Mixed Strategies: A Comprehensive Guide

Mixed Strategies represent a sophisticated approach in Game Theory where players randomize their actions according to specific probability distributions to optimize their outcomes. Unlike pure strategies, where a single action is chosen deterministically, mixed strategies introduce uncertainty, making them essential for games lacking stable pure strategy equilibria. This concept, formalized by John von Neumann and Oskar Morgenstern, underpins the existence of Nash Equilibria in finite games.

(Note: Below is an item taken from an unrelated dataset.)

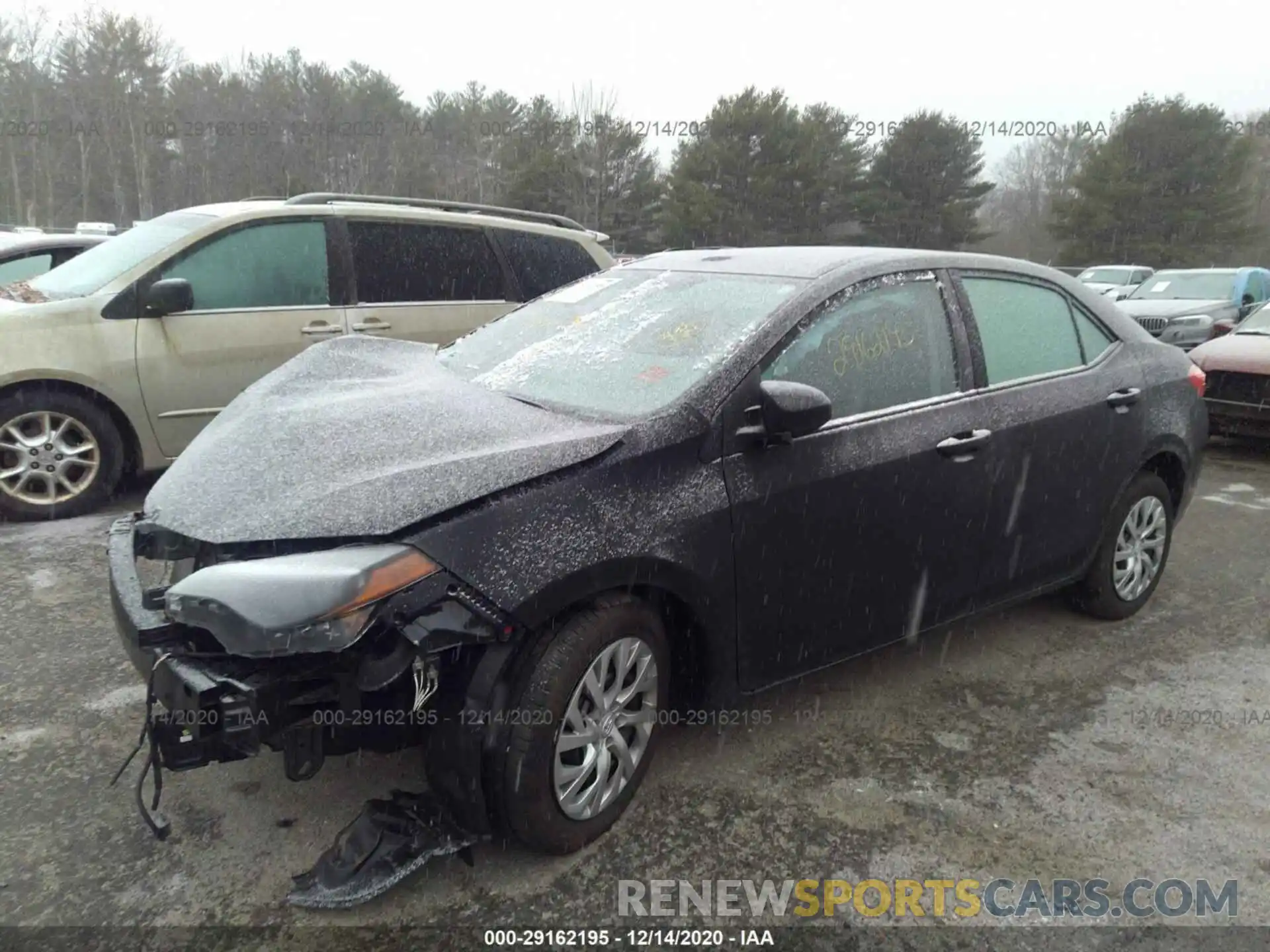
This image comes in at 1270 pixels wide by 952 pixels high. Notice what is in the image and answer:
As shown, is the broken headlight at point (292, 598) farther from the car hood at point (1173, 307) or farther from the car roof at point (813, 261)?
the car hood at point (1173, 307)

By assigning probabilities to each possible action, players can balance their payoffs against opponents’ strategies, often leading to equilibrium states where no player benefits from deviating. Mixed strategies are particularly crucial in zero-sum games and scenarios with cyclic preferences, like Rock-Paper-Scissors. This guide provides an exhaustive exploration of mixed strategies, including their definitions, examples, calculation methods, and applications, enriched with detailed equations and analyses.

From economic competition to evolutionary dynamics, mixed strategies illuminate how randomness can stabilize strategic interactions across diverse domains.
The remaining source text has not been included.